Change from baseline physical function using hand grip strength [Before and 1 month after completion of the 12-week intervention period.]
The purpose of the handgrip strength test is to measure the maximum isometric strength of the hand and forearm muscles, and is suggested to be a marker of health and longevity. Reported hand grip strengths markers: 41.7 and 25.9 kg, respectively, in men and women aged 60-64 years, 41.7 and 25.6 kg for ages 65-69 years, 38.2 and 24.2 kg for ages 70-74 years, and 28 and 18.0 kg for age >75 years, respectively.
Change from baseline physical function using Fried frailty phenotype criteria [Before and 1 month after completion of the 12-week intervention period.]
The Fried's frailty phenotype defines frailty as the presence of five components: weakness, slowness, exhaustion, low physical activity, and unintentional weight loss.
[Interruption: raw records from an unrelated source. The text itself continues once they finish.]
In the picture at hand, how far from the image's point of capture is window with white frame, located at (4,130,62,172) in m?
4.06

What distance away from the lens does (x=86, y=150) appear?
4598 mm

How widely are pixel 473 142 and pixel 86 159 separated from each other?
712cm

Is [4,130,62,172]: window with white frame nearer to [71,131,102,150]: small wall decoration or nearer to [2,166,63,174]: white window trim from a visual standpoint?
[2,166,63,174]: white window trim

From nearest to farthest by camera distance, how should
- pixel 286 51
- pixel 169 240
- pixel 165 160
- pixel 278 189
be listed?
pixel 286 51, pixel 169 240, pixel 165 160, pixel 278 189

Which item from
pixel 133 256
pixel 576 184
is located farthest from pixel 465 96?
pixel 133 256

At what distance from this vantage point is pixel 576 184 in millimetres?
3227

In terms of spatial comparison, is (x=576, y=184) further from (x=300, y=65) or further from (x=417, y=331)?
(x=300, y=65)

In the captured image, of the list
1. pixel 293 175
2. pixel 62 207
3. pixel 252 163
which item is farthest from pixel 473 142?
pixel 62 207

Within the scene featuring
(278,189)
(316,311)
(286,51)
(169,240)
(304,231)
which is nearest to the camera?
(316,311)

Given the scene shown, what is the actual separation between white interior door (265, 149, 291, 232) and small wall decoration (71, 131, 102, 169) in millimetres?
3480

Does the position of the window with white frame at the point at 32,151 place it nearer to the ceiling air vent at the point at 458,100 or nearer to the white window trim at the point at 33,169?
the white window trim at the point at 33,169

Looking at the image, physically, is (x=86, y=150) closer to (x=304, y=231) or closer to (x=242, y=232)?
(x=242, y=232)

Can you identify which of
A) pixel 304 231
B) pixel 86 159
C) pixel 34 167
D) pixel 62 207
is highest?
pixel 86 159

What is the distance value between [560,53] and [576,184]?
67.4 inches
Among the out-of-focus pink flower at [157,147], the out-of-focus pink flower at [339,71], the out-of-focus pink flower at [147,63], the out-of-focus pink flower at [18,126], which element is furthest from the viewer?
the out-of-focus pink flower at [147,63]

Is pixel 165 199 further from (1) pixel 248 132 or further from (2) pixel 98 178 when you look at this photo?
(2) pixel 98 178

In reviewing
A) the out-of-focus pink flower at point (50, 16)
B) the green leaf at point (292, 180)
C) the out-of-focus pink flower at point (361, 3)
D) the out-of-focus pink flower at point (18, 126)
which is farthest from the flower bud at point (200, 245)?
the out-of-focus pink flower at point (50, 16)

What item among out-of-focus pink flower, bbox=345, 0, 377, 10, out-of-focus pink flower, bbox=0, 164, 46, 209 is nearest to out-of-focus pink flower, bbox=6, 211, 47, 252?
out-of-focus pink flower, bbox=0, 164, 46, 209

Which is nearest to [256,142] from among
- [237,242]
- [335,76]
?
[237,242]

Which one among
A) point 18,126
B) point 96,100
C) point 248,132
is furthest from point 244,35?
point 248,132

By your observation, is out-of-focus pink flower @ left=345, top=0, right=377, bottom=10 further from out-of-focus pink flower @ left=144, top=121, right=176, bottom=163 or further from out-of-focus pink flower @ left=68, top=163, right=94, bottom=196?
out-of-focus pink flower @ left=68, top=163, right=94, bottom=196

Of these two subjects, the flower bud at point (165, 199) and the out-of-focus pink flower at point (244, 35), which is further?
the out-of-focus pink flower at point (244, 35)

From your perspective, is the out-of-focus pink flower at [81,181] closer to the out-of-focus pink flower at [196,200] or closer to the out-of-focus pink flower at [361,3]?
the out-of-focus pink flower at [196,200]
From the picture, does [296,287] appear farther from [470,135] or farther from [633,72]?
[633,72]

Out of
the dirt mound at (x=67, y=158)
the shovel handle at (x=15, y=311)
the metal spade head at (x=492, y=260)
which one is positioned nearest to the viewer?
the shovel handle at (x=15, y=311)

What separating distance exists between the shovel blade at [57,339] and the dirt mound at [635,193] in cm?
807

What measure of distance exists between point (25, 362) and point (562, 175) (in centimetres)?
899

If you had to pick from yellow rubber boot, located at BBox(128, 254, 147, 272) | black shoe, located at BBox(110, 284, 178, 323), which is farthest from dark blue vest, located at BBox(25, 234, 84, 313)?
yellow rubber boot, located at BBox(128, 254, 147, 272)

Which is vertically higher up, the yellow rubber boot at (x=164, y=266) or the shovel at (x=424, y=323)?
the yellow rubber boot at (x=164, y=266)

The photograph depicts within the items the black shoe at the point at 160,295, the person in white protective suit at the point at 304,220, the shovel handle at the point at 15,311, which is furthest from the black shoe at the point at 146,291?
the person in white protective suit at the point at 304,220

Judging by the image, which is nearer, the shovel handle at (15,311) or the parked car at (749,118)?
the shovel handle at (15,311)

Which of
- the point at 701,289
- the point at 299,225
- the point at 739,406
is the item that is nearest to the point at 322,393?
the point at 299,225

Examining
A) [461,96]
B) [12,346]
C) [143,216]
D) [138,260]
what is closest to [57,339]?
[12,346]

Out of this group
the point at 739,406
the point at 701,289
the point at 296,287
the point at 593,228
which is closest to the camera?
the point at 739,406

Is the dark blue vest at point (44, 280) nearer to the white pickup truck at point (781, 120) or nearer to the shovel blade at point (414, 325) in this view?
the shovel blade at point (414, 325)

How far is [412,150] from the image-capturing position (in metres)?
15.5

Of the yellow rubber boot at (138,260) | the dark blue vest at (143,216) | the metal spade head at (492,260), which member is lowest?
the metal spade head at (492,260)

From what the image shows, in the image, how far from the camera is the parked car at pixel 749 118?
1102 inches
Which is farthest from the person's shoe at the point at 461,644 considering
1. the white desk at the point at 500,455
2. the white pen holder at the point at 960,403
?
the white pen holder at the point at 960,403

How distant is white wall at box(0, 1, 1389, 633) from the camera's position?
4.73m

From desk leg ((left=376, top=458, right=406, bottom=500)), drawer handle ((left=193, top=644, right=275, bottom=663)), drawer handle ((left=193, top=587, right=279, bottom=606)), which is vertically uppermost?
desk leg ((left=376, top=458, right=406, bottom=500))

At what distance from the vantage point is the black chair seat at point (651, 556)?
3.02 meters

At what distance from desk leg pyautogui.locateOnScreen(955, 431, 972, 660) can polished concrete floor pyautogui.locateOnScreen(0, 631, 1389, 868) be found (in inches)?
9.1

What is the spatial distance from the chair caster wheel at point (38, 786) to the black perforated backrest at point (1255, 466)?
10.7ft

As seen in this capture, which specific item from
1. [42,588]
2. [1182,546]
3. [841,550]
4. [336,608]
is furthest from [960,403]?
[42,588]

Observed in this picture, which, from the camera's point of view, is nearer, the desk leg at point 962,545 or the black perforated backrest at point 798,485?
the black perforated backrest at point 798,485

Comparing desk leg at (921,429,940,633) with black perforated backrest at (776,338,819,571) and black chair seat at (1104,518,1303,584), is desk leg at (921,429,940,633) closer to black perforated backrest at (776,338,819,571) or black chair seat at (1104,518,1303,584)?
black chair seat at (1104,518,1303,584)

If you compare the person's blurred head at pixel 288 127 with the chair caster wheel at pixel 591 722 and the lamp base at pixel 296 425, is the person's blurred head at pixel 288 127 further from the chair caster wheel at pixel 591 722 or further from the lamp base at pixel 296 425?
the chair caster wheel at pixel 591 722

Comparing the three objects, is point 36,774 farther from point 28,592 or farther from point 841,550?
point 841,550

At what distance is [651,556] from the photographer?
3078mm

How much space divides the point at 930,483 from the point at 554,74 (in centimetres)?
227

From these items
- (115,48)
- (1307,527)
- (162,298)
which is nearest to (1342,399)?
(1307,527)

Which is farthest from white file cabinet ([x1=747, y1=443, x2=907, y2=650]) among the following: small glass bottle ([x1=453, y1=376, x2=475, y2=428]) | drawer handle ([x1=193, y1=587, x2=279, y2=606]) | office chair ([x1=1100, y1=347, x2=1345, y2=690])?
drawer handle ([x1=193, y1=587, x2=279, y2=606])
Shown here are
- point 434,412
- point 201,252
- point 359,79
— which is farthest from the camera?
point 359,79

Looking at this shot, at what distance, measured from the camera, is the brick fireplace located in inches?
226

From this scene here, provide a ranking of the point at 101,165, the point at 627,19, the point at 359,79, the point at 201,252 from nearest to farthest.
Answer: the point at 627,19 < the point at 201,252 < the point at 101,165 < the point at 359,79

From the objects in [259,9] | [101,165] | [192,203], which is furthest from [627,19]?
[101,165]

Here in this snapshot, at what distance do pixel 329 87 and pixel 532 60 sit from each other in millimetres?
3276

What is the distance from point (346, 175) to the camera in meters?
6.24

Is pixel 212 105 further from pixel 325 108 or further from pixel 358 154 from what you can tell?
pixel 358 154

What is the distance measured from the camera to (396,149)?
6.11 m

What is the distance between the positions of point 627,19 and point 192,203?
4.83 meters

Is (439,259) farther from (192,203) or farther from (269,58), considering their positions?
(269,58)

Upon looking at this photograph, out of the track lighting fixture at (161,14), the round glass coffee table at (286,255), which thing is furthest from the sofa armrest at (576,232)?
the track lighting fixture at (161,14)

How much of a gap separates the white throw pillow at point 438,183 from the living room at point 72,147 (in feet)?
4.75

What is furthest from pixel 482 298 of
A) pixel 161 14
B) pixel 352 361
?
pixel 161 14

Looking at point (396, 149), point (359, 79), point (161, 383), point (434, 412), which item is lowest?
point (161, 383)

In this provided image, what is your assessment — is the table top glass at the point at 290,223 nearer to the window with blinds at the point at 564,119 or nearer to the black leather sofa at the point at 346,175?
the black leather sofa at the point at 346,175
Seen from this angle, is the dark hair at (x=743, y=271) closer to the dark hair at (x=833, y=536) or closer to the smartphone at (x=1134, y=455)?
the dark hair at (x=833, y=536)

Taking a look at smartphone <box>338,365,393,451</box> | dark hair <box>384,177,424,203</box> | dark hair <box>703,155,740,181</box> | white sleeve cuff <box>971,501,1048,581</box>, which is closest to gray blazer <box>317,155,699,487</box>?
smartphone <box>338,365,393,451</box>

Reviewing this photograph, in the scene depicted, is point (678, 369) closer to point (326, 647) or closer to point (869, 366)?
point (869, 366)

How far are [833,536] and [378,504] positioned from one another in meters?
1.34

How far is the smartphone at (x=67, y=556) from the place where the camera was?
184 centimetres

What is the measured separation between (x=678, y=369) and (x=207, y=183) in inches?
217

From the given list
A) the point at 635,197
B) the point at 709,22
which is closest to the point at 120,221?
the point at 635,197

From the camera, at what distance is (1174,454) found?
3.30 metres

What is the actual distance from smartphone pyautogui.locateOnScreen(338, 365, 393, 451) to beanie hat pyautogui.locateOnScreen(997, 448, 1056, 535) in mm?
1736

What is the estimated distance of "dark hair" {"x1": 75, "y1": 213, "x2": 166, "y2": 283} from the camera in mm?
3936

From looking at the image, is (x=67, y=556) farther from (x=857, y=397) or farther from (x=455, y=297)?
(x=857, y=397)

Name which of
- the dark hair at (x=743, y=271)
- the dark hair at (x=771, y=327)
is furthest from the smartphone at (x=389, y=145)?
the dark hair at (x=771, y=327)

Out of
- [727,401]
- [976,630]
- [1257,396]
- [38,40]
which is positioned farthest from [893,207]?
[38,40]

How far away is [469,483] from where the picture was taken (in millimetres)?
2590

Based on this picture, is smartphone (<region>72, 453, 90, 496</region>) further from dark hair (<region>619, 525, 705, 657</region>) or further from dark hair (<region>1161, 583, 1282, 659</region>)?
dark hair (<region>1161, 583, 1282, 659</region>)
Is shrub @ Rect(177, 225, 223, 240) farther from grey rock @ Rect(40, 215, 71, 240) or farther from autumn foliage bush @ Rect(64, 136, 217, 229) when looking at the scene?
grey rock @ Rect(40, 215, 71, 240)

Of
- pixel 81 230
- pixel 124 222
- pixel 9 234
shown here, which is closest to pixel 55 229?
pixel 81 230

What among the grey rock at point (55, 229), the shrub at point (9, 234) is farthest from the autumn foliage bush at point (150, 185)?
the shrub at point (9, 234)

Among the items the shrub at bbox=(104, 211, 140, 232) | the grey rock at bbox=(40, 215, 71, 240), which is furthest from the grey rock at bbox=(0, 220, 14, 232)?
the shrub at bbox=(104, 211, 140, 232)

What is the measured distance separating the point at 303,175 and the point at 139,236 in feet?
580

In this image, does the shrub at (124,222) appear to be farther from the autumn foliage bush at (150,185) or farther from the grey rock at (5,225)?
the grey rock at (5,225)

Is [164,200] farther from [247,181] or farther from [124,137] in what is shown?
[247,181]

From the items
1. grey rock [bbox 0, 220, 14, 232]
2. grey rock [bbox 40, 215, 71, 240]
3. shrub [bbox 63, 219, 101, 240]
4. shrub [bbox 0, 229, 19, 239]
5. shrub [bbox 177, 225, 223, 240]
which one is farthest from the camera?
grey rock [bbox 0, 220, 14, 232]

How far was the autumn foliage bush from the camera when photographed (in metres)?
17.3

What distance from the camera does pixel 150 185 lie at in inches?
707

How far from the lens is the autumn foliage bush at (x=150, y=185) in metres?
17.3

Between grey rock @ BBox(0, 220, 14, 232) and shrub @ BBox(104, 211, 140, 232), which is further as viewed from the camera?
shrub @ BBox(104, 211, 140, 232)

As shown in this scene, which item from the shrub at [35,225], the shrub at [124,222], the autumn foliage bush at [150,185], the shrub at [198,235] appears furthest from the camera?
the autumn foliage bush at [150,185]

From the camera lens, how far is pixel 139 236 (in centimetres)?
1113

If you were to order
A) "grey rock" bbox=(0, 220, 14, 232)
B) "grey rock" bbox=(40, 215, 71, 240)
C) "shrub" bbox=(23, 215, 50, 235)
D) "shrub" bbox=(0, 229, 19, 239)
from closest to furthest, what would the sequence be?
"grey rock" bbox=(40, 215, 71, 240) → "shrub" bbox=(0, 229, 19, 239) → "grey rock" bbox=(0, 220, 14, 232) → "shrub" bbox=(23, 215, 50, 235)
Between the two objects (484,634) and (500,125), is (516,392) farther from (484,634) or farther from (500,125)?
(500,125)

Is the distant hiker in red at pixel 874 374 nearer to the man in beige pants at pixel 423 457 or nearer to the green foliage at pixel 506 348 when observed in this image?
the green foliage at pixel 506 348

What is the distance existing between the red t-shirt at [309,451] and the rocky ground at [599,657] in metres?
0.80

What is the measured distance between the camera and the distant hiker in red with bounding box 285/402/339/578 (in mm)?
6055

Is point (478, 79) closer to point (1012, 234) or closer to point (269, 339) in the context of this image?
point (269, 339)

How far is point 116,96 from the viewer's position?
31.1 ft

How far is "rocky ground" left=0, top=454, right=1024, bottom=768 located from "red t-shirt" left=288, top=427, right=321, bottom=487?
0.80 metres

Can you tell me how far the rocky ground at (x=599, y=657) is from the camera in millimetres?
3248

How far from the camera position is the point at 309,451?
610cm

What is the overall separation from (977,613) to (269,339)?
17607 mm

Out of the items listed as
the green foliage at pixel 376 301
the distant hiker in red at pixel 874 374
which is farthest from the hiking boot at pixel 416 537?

Scoring: ≥3/5 criteria met indicates frailty; 1-2/5 indicates pre-or-intermediate frailty; 0/5 indicates non-frail.
Change from baseline salivary DHEAS levels at 12 weeks [Before and 1 month after completion of the 12-week intervention period.]
Saliva samples will be obtained to determine DHEAS. Any dysregulation, notably lower DHEAS levels, may indicate poor health outcomes. (Average levels: ages 60 to 69: 13 to 130 µg/dL or 0.35 to 3.51 µmol/L Ages 69 and older: 17 to 90 µg/dL or 0.46 to 2.43 µmol/L)
Acceptability of the intervention assessed by focus groups [1 month after completion after the completion of the 12-week intervention period]
The investigators will conduct focus groups with the involved activity coordinators in the care home to assess acceptability.
Acceptability of the intervention assessed by interviews [1 month after completion after the completion of the 12-week intervention period]
The investigators will conduct interviews with the participants in the care home to assess acceptability.

Eligibility Criteria

Criteria

Ages Eligible for Study:

65 Years and Older

Sexes Eligible for Study:

All

Accepts Healthy Volunteers:

Yes

Inclusion Criteria:

residents in care homes ≥ 65 years,
able to complete 12 weeks of a movement and music program,
having the capacity to give informed consent as assessed by care staff and confirmed in discussion about the project with the research team using the British Psychological Society capacity checklist

Exclusion Criteria:

currently taking part in any other clinical trial which could potentially have an impact upon or influence the findings of the current study,
pre-existing conditions or concurrent diagnoses which would profoundly impact their capacity to undergo the intervention, even once adaptations have been made,
inability to adequately understand written/spoken English to participate in the measures and intervention (e.g., due to cognitive or sensory impairment).